OT2 saw Indiana’s inability to convert their chances both inside and out finally came back to haunt them. Catchings and Zellous both missed jumpers, before yet another possession where the Fever piled up offensive rebounds one after the other but still couldn’t finish. Delle Donne gave Chicago a four-point lead with another of those drives similar to how she scored on Angel McCoughtry in the Dream series – this time making the move quickly enough that Christmas could only swipe at her rather than come right across to block her with the double-team. Zellous responded with a crazy spinning drive that somehow fell in, but a Quigley jumper answered right back. Indiana wasted far too much time in the final moments looking for something to happen, and January eventually drew a foul on an attempted drive. Her free throws pulled Indiana within a point with 12 seconds left, and when Fowles went 1-of-2 at the line the Fever had yet another chance to tie or win the game. The play was designed for Zellous to cut along the baseline to the other side of the rim, a cut that Delle Donne had been very poor at covering throughout the two games in this series. But Catchings’s pass took Zellous wide and away from the basket, turning the attempt into a tough perimeter jumper rather than a layup. Zellous’s three bounced off the iron, time expired, and everyone was headed back to Indiana for a decider on Wednesday night.
Key Players: Fowles was the primary offensive weapon for Chicago, finishing 12-14 for 27 points. The Sky have been outworked on the boards in both the first two games, but it’s hard to blame that on her. She’s giving them everything she’s got, and while she sometimes spins into trouble and turns the ball over due to her complete lack of passing instincts in the paint, she’s finishing a lot more than she’s screwing up. Most of her help came from Quigley and Vandersloot, with Delle Donne playing inconsistent minutes due to the back issue and struggling to produce under all the defensive attention. It’ll be a concern for Chicago that with only one day off before Game 3, her back will probably still be a problem for that vital clash.
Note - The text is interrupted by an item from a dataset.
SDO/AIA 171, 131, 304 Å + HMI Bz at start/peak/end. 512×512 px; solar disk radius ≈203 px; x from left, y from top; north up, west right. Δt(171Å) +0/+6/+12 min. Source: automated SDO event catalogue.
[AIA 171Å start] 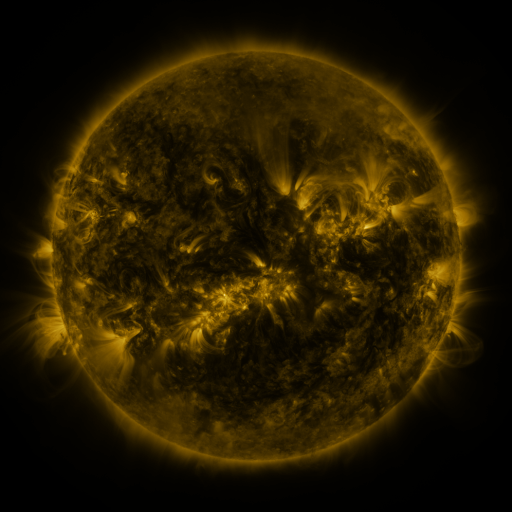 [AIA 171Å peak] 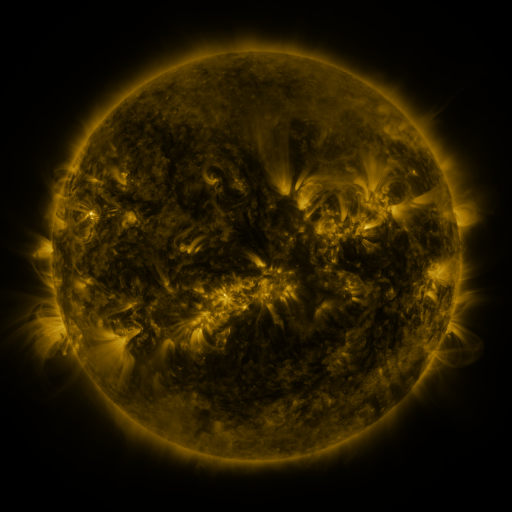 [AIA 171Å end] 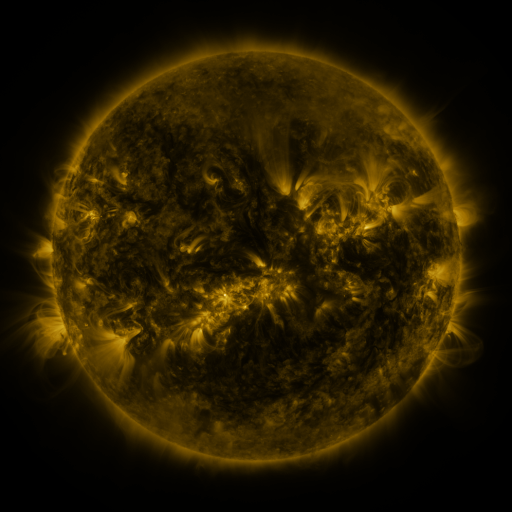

Zellous led the scoring for Indiana, but needed 21 shots for her 20 points. The Sky were a little better prepared for her post-ups this time, sending help down to cut off her lanes when Prince or Quigley were in trouble against her. With Catchings taking even more shots and only scoring 16 points, while January was cold outside as well, it was another game where Indiana had to scrap for their points rather than score consistently or in rhythm. And if they’d actually been able to finish inside on their staggering 20 offensive rebounds, they might be home relaxing tonight while waiting to see who’d join them in the Finals from the West. They’ve done enough defensively to win both of these games against Chicago, but hitting shots continues to be an inconsistent affair. If Catchings, Zellous and January are even mildly accurate from outside in Game 3, they’ve got a very good chance of winning. But the Sky have already shown this season that they know how to fight, and how to close a series out on the road.